# WHAT YOU WILL DO:
Look below for the line that contains "[camera-trap image, curated labels]", then copy it and each following line exactly, through and including the line that contains "common name: common raccoon".

# DATA TO USE:
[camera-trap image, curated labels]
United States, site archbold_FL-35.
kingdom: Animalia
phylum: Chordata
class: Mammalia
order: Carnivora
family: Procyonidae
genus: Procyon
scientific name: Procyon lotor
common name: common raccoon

==

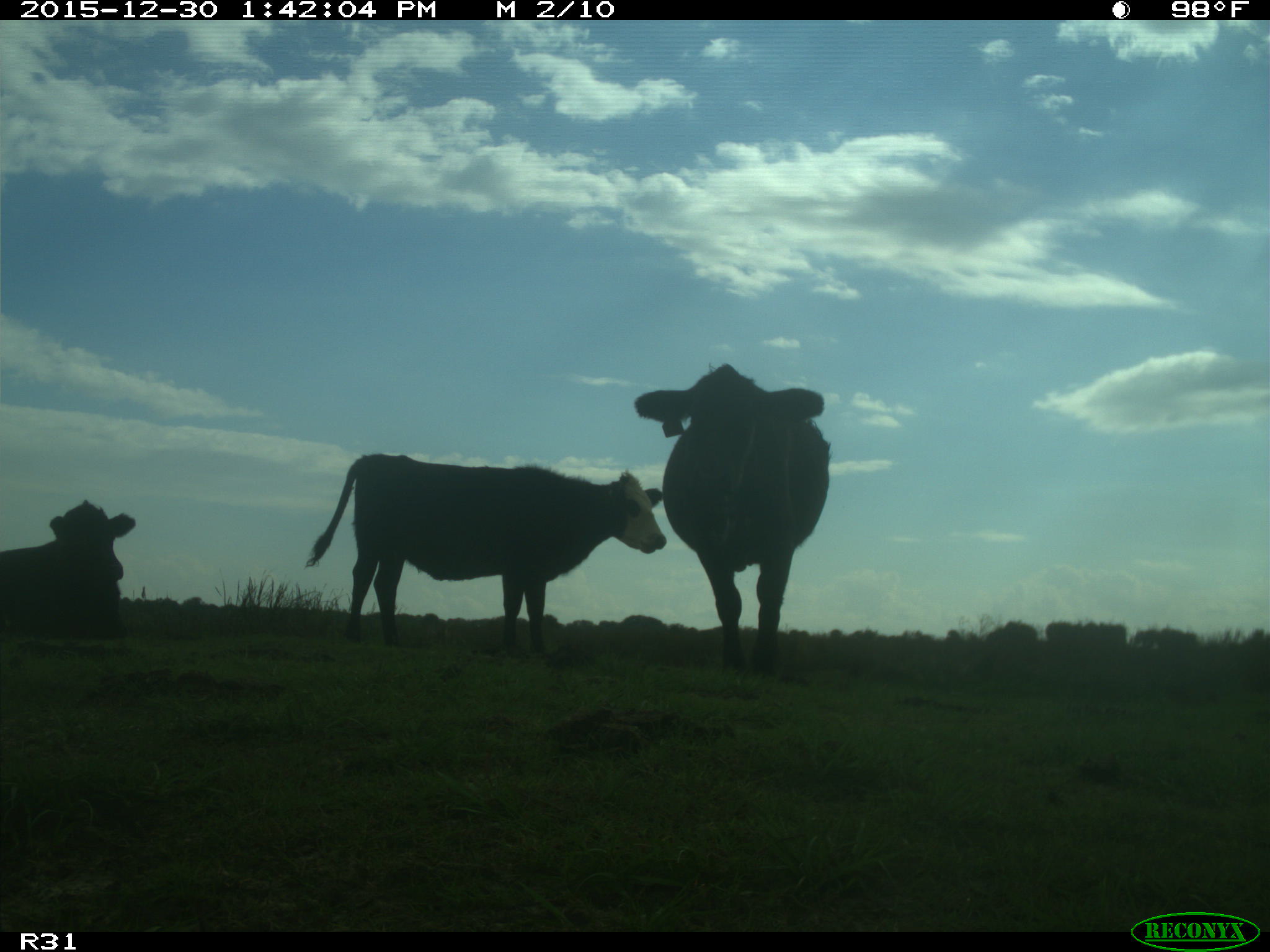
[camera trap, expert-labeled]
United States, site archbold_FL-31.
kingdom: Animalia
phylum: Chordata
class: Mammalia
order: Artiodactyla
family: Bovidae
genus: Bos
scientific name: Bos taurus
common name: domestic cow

# FINAL ANSWER:
[camera-trap image, curated labels]
United States, site archbold_FL-35.
kingdom: Animalia
phylum: Chordata
class: Mammalia
order: Carnivora
family: Procyonidae
genus: Procyon
scientific name: Procyon lotor
common name: common raccoon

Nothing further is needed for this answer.